Likewise, recent studies at Oxford, where they videotaped mothers interacting with their infants, show clearly how speech develops within a dialog between mother and child, and within a meaningful stream of activity.

Martin Buber says that love involves an immediacy that modern psychology (and life) ignores:  It is "I-thou,"  not  "I hidden-away behind my physical presence and trying to make some impact on a physical you beyond which there  might  be a thou."  I find it curious that when I empathize strongly with someone, the curtains of objectivity seem to lift and I feel as if I were falling in love.  Perhaps it's just "countertransference."  Or maybe empathy does in fact have the perceptual immediacy of intimacy.

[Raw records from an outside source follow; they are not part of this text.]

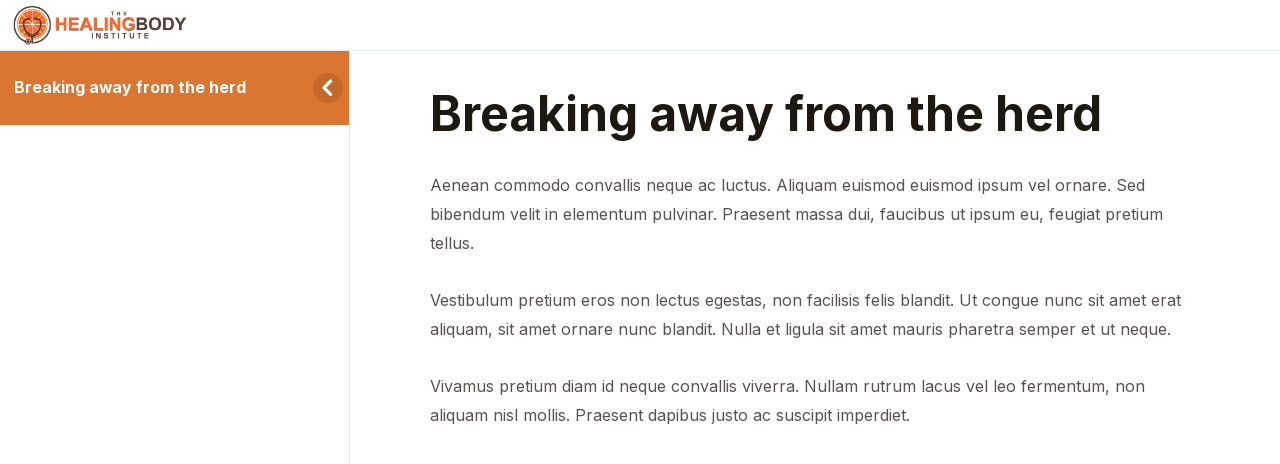

--- FILE ---
content_type: text/css
request_url: https://thehealingbody.com/wp-content/uploads/elementor/css/post-28465.css?ver=1722455852
body_size: 7450
content:
.elementor-28465 .elementor-element.elementor-element-72bcd86:not(.elementor-motion-effects-element-type-background), .elementor-28465 .elementor-element.elementor-element-72bcd86 > .elementor-motion-effects-container > .elementor-motion-effects-layer{background-color:transparent;background-image:linear-gradient(180deg, #9E220E 0%, #9E220E 100%);}.elementor-28465 .elementor-element.elementor-element-72bcd86{transition:background 0.3s, border 0.3s, border-radius 0.3s, box-shadow 0.3s;margin-top:0px;margin-bottom:0px;padding:0px 0px 0px 0px;}.elementor-28465 .elementor-element.elementor-element-72bcd86 > .elementor-background-overlay{transition:background 0.3s, border-radius 0.3s, opacity 0.3s;}.elementor-bc-flex-widget .elementor-28465 .elementor-element.elementor-element-28a2a99.elementor-column .elementor-widget-wrap{align-items:center;}.elementor-28465 .elementor-element.elementor-element-28a2a99.elementor-column.elementor-element[data-element_type="column"] > .elementor-widget-wrap.elementor-element-populated{align-content:center;align-items:center;}.elementor-28465 .elementor-element.elementor-element-28a2a99.elementor-column > .elementor-widget-wrap{justify-content:center;}.elementor-28465 .elementor-element.elementor-element-f54c080{margin-top:0px;margin-bottom:-25px;padding:0px 0px 0px 0px;}.elementor-28465 .elementor-element.elementor-element-2cb95ec{color:#FFFFFF;font-size:19px;}.elementor-28465 .elementor-element.elementor-element-2cb95ec > .elementor-widget-container{margin:5px 0px -5px 0px;}.elementor-28465 .elementor-element.elementor-element-7c76ea8 .elementor-field-group{padding-right:calc( 10px/2 );padding-left:calc( 10px/2 );margin-bottom:10px;}.elementor-28465 .elementor-element.elementor-element-7c76ea8 .elementor-form-fields-wrapper{margin-left:calc( -10px/2 );margin-right:calc( -10px/2 );margin-bottom:-10px;}.elementor-28465 .elementor-element.elementor-element-7c76ea8 .elementor-field-group.recaptcha_v3-bottomleft, .elementor-28465 .elementor-element.elementor-element-7c76ea8 .elementor-field-group.recaptcha_v3-bottomright{margin-bottom:0;}body.rtl .elementor-28465 .elementor-element.elementor-element-7c76ea8 .elementor-labels-inline .elementor-field-group > label{padding-left:0px;}body:not(.rtl) .elementor-28465 .elementor-element.elementor-element-7c76ea8 .elementor-labels-inline .elementor-field-group > label{padding-right:0px;}body .elementor-28465 .elementor-element.elementor-element-7c76ea8 .elementor-labels-above .elementor-field-group > label{padding-bottom:0px;}.elementor-28465 .elementor-element.elementor-element-7c76ea8 .elementor-field-type-html{padding-bottom:0px;}.elementor-28465 .elementor-element.elementor-element-7c76ea8 .elementor-field-group:not(.elementor-field-type-upload) .elementor-field:not(.elementor-select-wrapper){background-color:#ffffff;}.elementor-28465 .elementor-element.elementor-element-7c76ea8 .elementor-field-group .elementor-select-wrapper select{background-color:#ffffff;}.elementor-28465 .elementor-element.elementor-element-7c76ea8 .e-form__buttons__wrapper__button-next{background-color:#FF7212;color:#ffffff;}.elementor-28465 .elementor-element.elementor-element-7c76ea8 .elementor-button[type="submit"]{background-color:#FF7212;color:#ffffff;}.elementor-28465 .elementor-element.elementor-element-7c76ea8 .elementor-button[type="submit"] svg *{fill:#ffffff;}.elementor-28465 .elementor-element.elementor-element-7c76ea8 .e-form__buttons__wrapper__button-previous{color:#ffffff;}.elementor-28465 .elementor-element.elementor-element-7c76ea8 .e-form__buttons__wrapper__button-next:hover{background-color:#F45D1C;color:#ffffff;}.elementor-28465 .elementor-element.elementor-element-7c76ea8 .elementor-button[type="submit"]:hover{background-color:#F45D1C;color:#ffffff;}.elementor-28465 .elementor-element.elementor-element-7c76ea8 .elementor-button[type="submit"]:hover svg *{fill:#ffffff;}.elementor-28465 .elementor-element.elementor-element-7c76ea8 .e-form__buttons__wrapper__button-previous:hover{color:#ffffff;}.elementor-28465 .elementor-element.elementor-element-7c76ea8 .elementor-message.elementor-message-success{color:#FFFFFF;}.elementor-28465 .elementor-element.elementor-element-7c76ea8 .elementor-message.elementor-message-danger{color:#FFFFFF;}.elementor-28465 .elementor-element.elementor-element-7c76ea8 .elementor-message.elementor-help-inline{color:#FFFFFF;}.elementor-28465 .elementor-element.elementor-element-7c76ea8{--e-form-steps-indicators-spacing:20px;--e-form-steps-indicator-padding:30px;--e-form-steps-indicator-inactive-secondary-color:#ffffff;--e-form-steps-indicator-active-secondary-color:#ffffff;--e-form-steps-indicator-completed-secondary-color:#ffffff;--e-form-steps-divider-width:1px;--e-form-steps-divider-gap:10px;}.elementor-28465 .elementor-element.elementor-element-d462820 > .elementor-container > .elementor-column > .elementor-widget-wrap{align-content:center;align-items:center;}.elementor-28465 .elementor-element.elementor-element-d462820:not(.elementor-motion-effects-element-type-background), .elementor-28465 .elementor-element.elementor-element-d462820 > .elementor-motion-effects-container > .elementor-motion-effects-layer{background-color:#9E220E;}.elementor-28465 .elementor-element.elementor-element-d462820{transition:background 0.3s, border 0.3s, border-radius 0.3s, box-shadow 0.3s;margin-top:0px;margin-bottom:0px;padding:0px 0px 0px 0px;}.elementor-28465 .elementor-element.elementor-element-d462820 > .elementor-background-overlay{transition:background 0.3s, border-radius 0.3s, opacity 0.3s;}.elementor-28465 .elementor-element.elementor-element-8286fba > .elementor-element-populated{margin:0px 0px -40px 0px;--e-column-margin-right:0px;--e-column-margin-left:0px;}.elementor-28465 .elementor-element.elementor-element-3a3e262 img{width:100%;}.elementor-28465 .elementor-element.elementor-element-3a3e262 > .elementor-widget-container{margin:-10px -10px -10px -10px;}.elementor-28465 .elementor-element.elementor-element-3d03d26{text-align:center;color:#FFFFFF;font-size:19px;}.elementor-28465 .elementor-element.elementor-element-3d03d26 > .elementor-widget-container{margin:-400px 0px 0px 0px;padding:0px 0px 0px 0px;}.elementor-28465 .elementor-element.elementor-element-f5e91f6{text-align:center;font-size:13px;line-height:19px;}.elementor-28465 .elementor-element.elementor-element-f5e91f6 > .elementor-widget-container{margin:-170px 0px 0px 0px;padding:0px 0px 0px 0px;}@media(max-width:1024px){.elementor-28465 .elementor-element.elementor-element-3d03d26 > .elementor-widget-container{margin:-150px 0px 0px 0px;}.elementor-28465 .elementor-element.elementor-element-f5e91f6 > .elementor-widget-container{margin:-25px 0px 0px 0px;padding:0px 0px 10px 0px;}}@media(min-width:768px){.elementor-28465 .elementor-element.elementor-element-28a2a99{width:100%;}.elementor-28465 .elementor-element.elementor-element-e4b3044{width:32.368%;}.elementor-28465 .elementor-element.elementor-element-adb1480{width:67.632%;}}@media(max-width:767px){.elementor-28465 .elementor-element.elementor-element-2cb95ec{font-size:17px;}.elementor-28465 .elementor-element.elementor-element-2cb95ec > .elementor-widget-container{margin:0px 0px -40px 0px;}.elementor-28465 .elementor-element.elementor-element-d462820{padding:15px 0px 0px 0px;}.elementor-28465 .elementor-element.elementor-element-3d03d26 > .elementor-widget-container{margin:-80px 0px 0px 0px;}.elementor-28465 .elementor-element.elementor-element-f5e91f6 > .elementor-widget-container{margin:-20px 0px 0px 0px;}}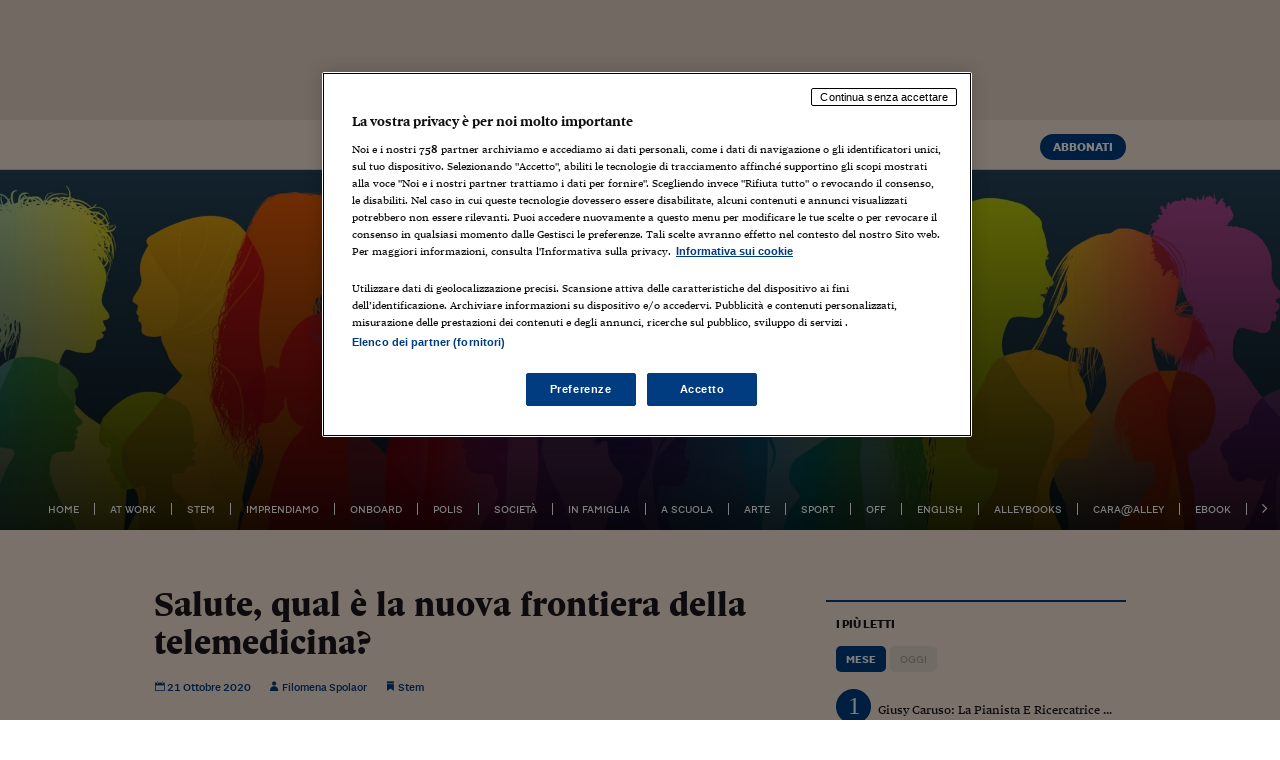

--- FILE ---
content_type: text/html; charset=UTF-8
request_url: https://alleyoop.ilsole24ore.com/_dynamic/piuletti/blog/blog.php?Q=MONTHFREE&CH=alleyoop&TY=null&DOC=Libero
body_size: 376
content:
<li >1&nbsp;&nbsp;<a href="https://alleyoop.ilsole24ore.com/2026/01/19/caruso-ricerca-musicale/">Giusy Caruso: la pianista e ricercatrice&nbsp;...</a></li><li >2&nbsp;&nbsp;<a href="https://alleyoop.ilsole24ore.com/2026/01/21/cercare-lavoro/?utm_term=Autofeed&amp;utm_medium=LISole24Ore&amp;utm_source=LinkedIn">In Italia 795 mila persone&nbsp;...</a></li><li >3&nbsp;&nbsp;<a href="https://alleyoop.ilsole24ore.com/2024/06/19/allarme-pv/">Allarme PV, perch&eacute; la droga del&nbsp;...</a></li><li >4&nbsp;&nbsp;<a href="https://alleyoop.ilsole24ore.com/2025/10/20/femminicidi-partner/">Femminicidi, oltre l&#x2019;80% delle&nbsp;...</a></li><li >5&nbsp;&nbsp;<a href="https://alleyoop.ilsole24ore.com/2026/01/21/volley-femminile-coppa-italia/">Volley femminile: week end della Coppa&nbsp;...</a></li><li >6&nbsp;&nbsp;<a href="https://alleyoop.ilsole24ore.com/2026/01/22/di-padre-in-figlia-molino-moras-tre-donne-alla-guida-di-uneredita-lunga-120-anni/">Di padre in figlia, Molino Moras: tre&nbsp;...</a></li><li >7&nbsp;&nbsp;<a href="https://alleyoop.ilsole24ore.com/2025/12/01/direttiva-ue/">Direttiva Ue sulla trasparenza&nbsp;...</a></li><li >8&nbsp;&nbsp;<a href="https://alleyoop.ilsole24ore.com/2026/01/15/proteste-genz-iran/?refresh_ce=1">Proteste GenZ, in Iran e in tutto il&nbsp;...</a></li><li >9&nbsp;&nbsp;<a href="https://alleyoop.ilsole24ore.com/2023/12/11/deepnude-contenuti-pornografici-creati-ai-sono-fuori-controllo/">Deepnude: i contenuti pornografici&nbsp;...</a></li><li class="last">10&nbsp;&nbsp;<a href="https://alleyoop.ilsole24ore.com/2024/05/10/malessere-stereotipi/?refresh_ce=1">Il malessere, il racconto della GenZ&nbsp;...</a></li>

--- FILE ---
content_type: text/html; charset=utf-8
request_url: https://www.google.com/recaptcha/api2/aframe
body_size: 249
content:
<!DOCTYPE HTML><html><head><meta http-equiv="content-type" content="text/html; charset=UTF-8"></head><body><script nonce="Ml5rKLqbv_6fhS-HvBbsvQ">/** Anti-fraud and anti-abuse applications only. See google.com/recaptcha */ try{var clients={'sodar':'https://pagead2.googlesyndication.com/pagead/sodar?'};window.addEventListener("message",function(a){try{if(a.source===window.parent){var b=JSON.parse(a.data);var c=clients[b['id']];if(c){var d=document.createElement('img');d.src=c+b['params']+'&rc='+(localStorage.getItem("rc::a")?sessionStorage.getItem("rc::b"):"");window.document.body.appendChild(d);sessionStorage.setItem("rc::e",parseInt(sessionStorage.getItem("rc::e")||0)+1);localStorage.setItem("rc::h",'1769393173763');}}}catch(b){}});window.parent.postMessage("_grecaptcha_ready", "*");}catch(b){}</script></body></html>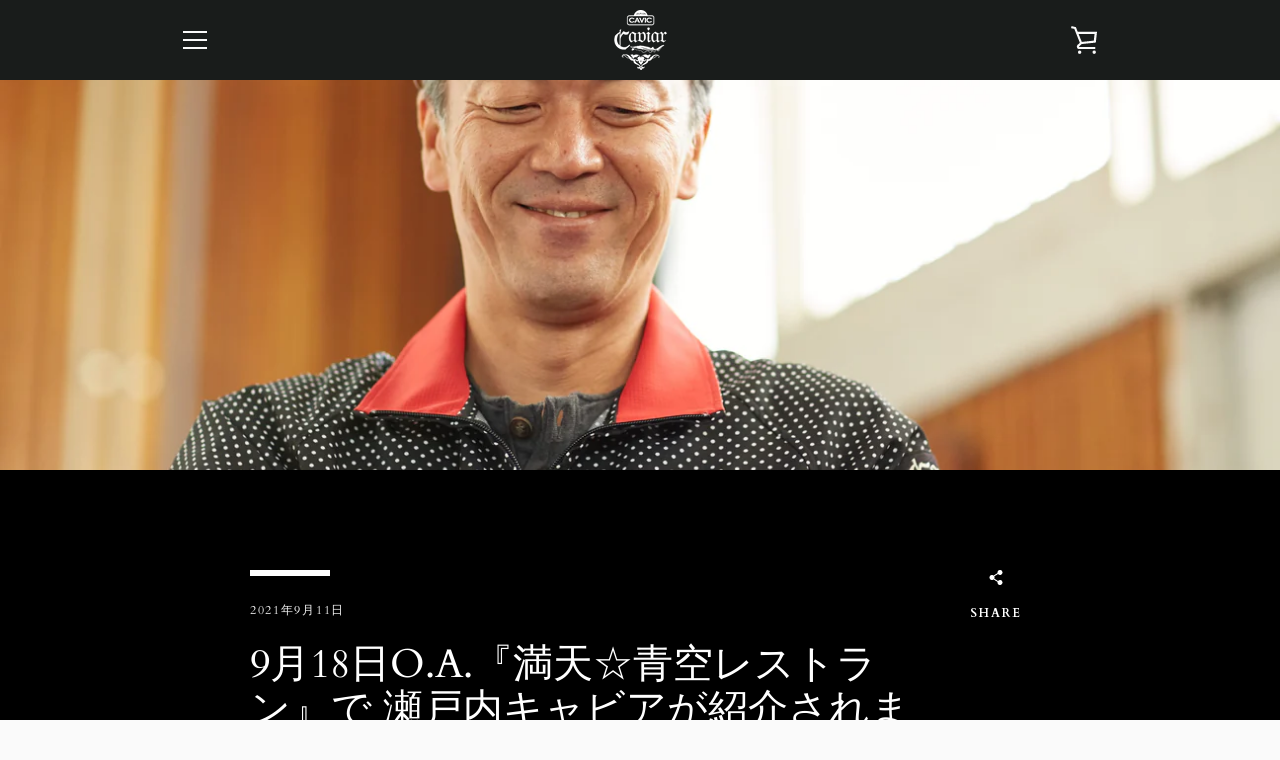

--- FILE ---
content_type: text/html; charset=utf-8
request_url: https://www.cavic.jp/apps/andd-delivery-datetime/old_shop
body_size: -339
content:

{
"shopify_domain": "cavic-caviar.myshopify.com",
"min_delivery_date": "2026-01-29",
"max_delivery_date": "2026-07-22",
"is_charged": true,
"charge_plan": "normal_plan",
"is_next_engine": false,
"is_openlogi": false,
"is_unattended_delivery": false,
"is_unattended_youpack": false,
"vac_start": "null",
"vac_end": "null",
"holidays": [&quot;&quot;, &quot;0&quot;, &quot;6&quot;, &quot;99&quot;],
"product_delivery_dates": [],
"max_min_delivery_date": 0
}


--- FILE ---
content_type: text/javascript
request_url: https://www.cavic.jp/cdn/shop/t/3/assets/custom.js?v=101612360477050417211630824654
body_size: -647
content:
//# sourceMappingURL=/cdn/shop/t/3/assets/custom.js.map?v=101612360477050417211630824654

The objective-subjective dualistic split that dominates modern psychology leads us to deny this extension of consciousness beyond the senses.  We tend to see it as wrong somehow, threatening, scary:  "only crazy people...."

But then we see a hummingbird, or hold a sick child, or fall in love, and we're "crazy" for a little bit.  Shakespeare said "Lovers and madmen...apprehend more than cool reason ever comprehends."  Perhaps we should be crazy more often!